El reencuentro con el amigo, el hermano, lo llenó de alegría. Mágicamente desapareció el gesto hosco que cargaba Isaac Mizrahi. La transformación le dejó una reluciente sonrisa. Extinto quedó el enfadado y el cortante Isaac. Nació otro muy distinto: pletórico de optimismo, bromista y agradecido. Humilde.
Una vez libre, auxiliado por elementos de la AFI, Rubén Omar Romano conversó con Mizrahi. "Comenzamos a platicar desde las 10 de la noche hasta hoy (ayer) a las nueve de la mañana, que me hizo favor de dejarme acá (en el estadio Azul)", reveló el auxiliar técnico del estratega argentino.
¿Entonces no dormiste?
Cuando el corazón está contento ¿para qué se duerme?
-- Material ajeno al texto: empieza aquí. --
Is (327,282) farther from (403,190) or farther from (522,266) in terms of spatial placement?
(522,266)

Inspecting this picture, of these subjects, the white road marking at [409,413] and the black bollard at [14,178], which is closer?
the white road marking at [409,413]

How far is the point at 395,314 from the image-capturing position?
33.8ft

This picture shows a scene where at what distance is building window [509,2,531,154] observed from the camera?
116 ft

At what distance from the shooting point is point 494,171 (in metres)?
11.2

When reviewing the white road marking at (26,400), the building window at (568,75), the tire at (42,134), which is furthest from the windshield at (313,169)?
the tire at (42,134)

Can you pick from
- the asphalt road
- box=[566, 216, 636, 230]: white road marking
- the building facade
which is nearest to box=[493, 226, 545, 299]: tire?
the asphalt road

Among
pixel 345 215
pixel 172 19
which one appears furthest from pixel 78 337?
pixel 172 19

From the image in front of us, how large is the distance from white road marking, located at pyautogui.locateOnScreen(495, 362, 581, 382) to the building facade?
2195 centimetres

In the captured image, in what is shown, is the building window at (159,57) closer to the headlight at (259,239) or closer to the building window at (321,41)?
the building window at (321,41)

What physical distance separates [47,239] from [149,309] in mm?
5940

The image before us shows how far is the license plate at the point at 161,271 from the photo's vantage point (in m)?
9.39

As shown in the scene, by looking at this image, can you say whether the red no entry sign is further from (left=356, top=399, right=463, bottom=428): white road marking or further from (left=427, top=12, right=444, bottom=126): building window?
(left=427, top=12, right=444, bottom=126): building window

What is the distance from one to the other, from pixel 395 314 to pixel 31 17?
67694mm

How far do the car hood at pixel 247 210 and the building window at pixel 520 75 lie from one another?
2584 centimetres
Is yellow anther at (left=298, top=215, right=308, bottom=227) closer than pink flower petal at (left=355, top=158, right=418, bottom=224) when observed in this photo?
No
La vida continúa y el placer de estar con Rubén no me va a quitar el deseo de venir a trabajar.
¿Te costó trabajo sonreír?
Mucho, mucho trabajo... pero ahora no se me acaba. Sigo sonriendo, contento y espero que esto dure mucho tiempo más.
La charla entre amigos los llevó a abordar múltiples temas, pero el que más ocuparon fue el futbol.
"Está muy entusiasmado con regresar y platicamos un muchito del equipo. Eso a mí me da gusto. Jamás perdió el hilo del equipo y bueno, yo nada más estaba esperando que me regañara", agregó Mizrahi, quien estalló en risas, como si reviviera el instante.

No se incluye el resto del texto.